Work to be completed = Omitting any pictures, transcribe the entries below exactly.

##### Stored data #####

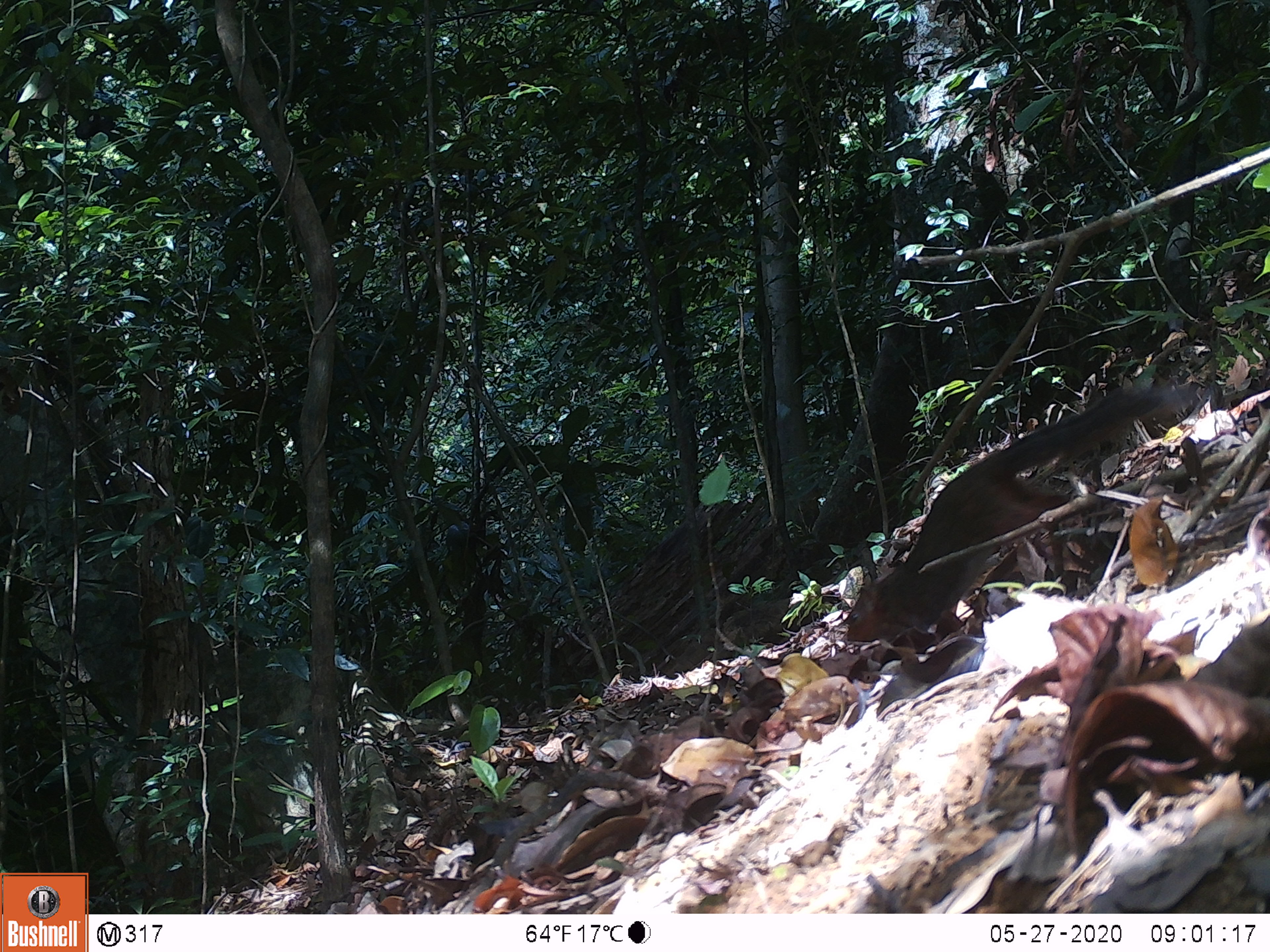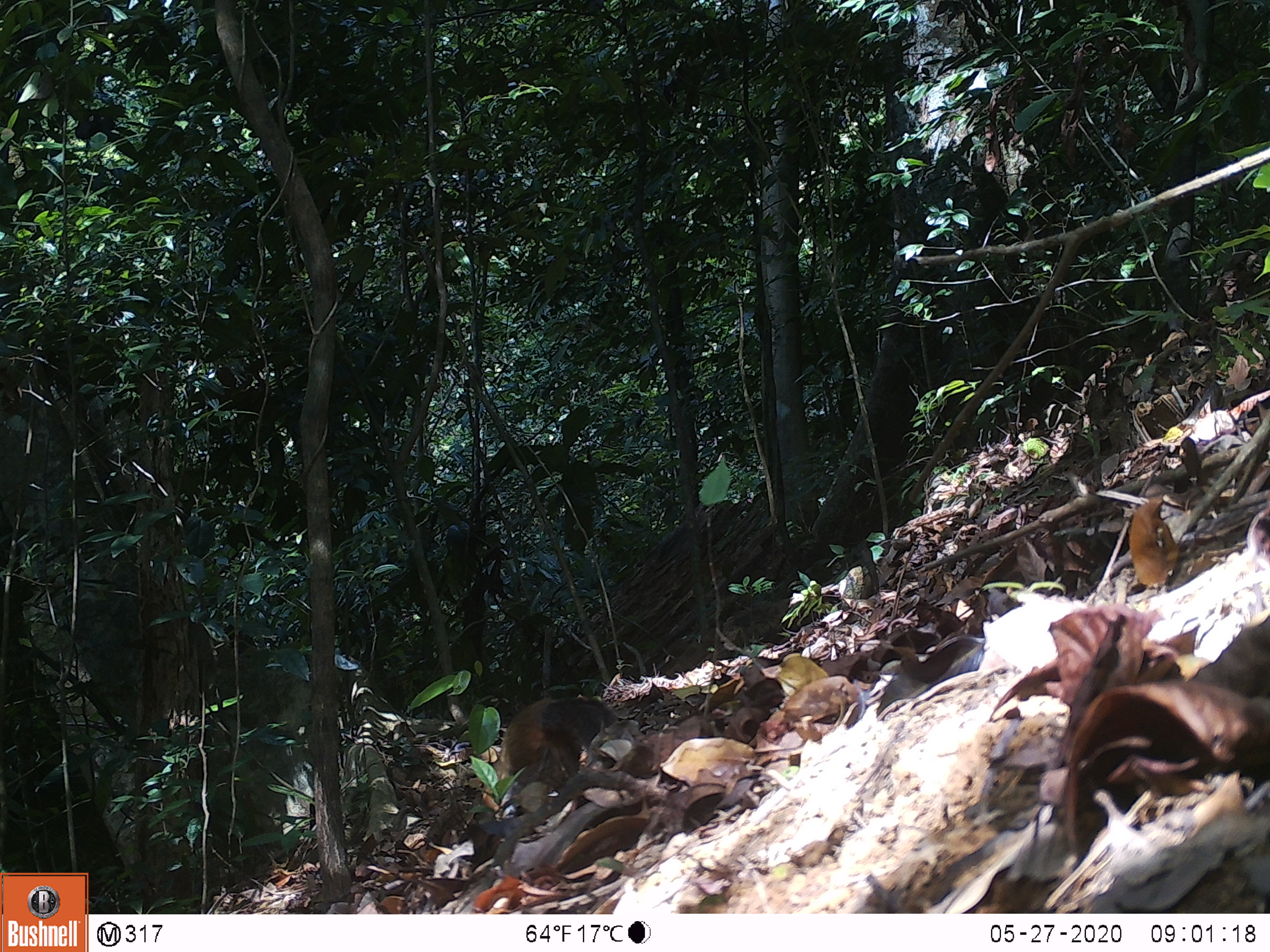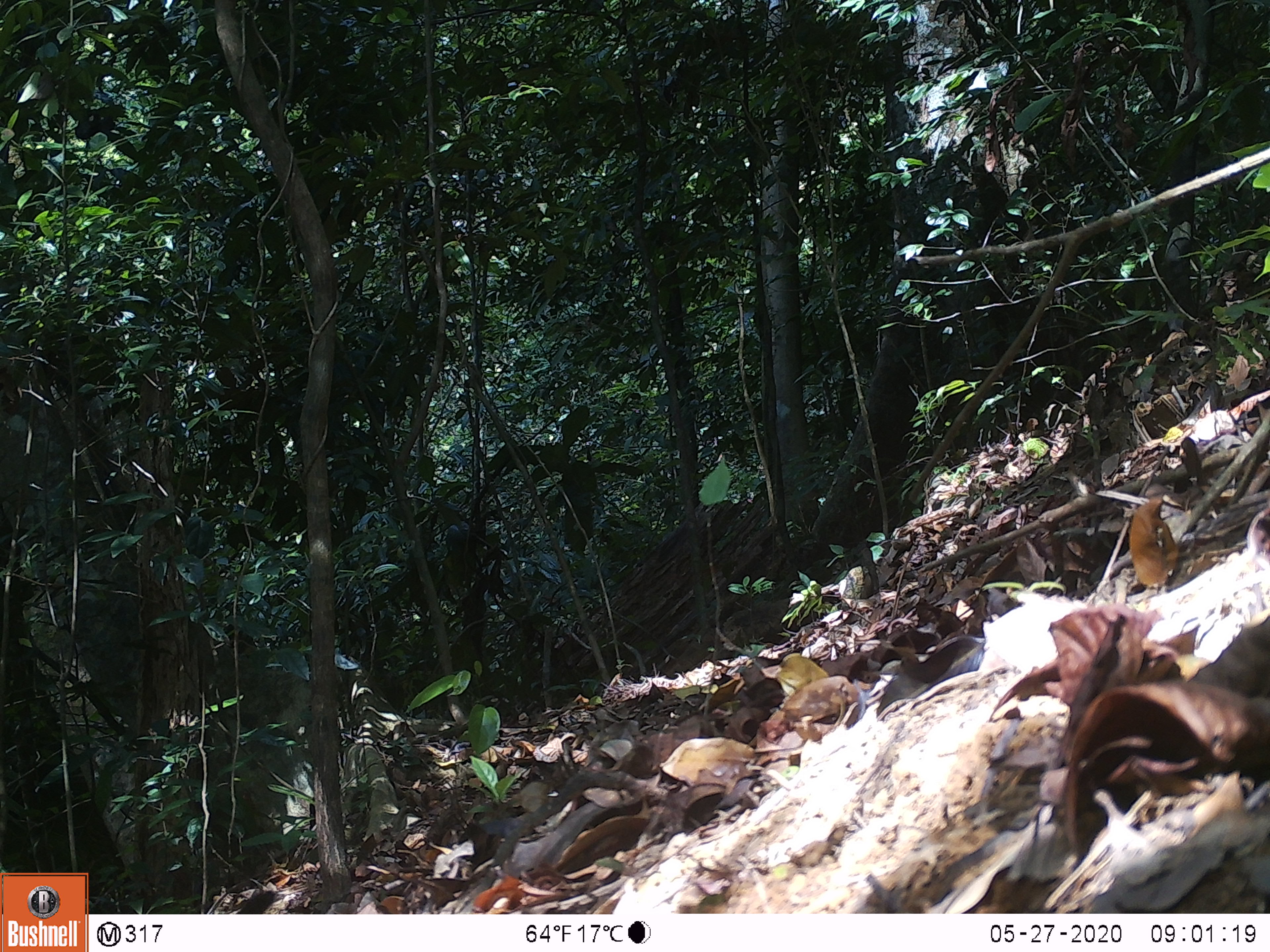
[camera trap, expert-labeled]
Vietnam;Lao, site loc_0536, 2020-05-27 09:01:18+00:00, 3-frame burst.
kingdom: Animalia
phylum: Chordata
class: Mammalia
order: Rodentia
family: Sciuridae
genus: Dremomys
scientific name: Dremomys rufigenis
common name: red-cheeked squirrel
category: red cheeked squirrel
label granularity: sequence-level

#####

Problem solution =
[camera trap, expert-labeled]
Vietnam;Lao, site loc_0536, 2020-05-27 09:01:18+00:00, 3-frame burst.
kingdom: Animalia
phylum: Chordata
class: Mammalia
order: Rodentia
family: Sciuridae
genus: Dremomys
scientific name: Dremomys rufigenis
common name: red-cheeked squirrel
category: red cheeked squirrel
label granularity: sequence-level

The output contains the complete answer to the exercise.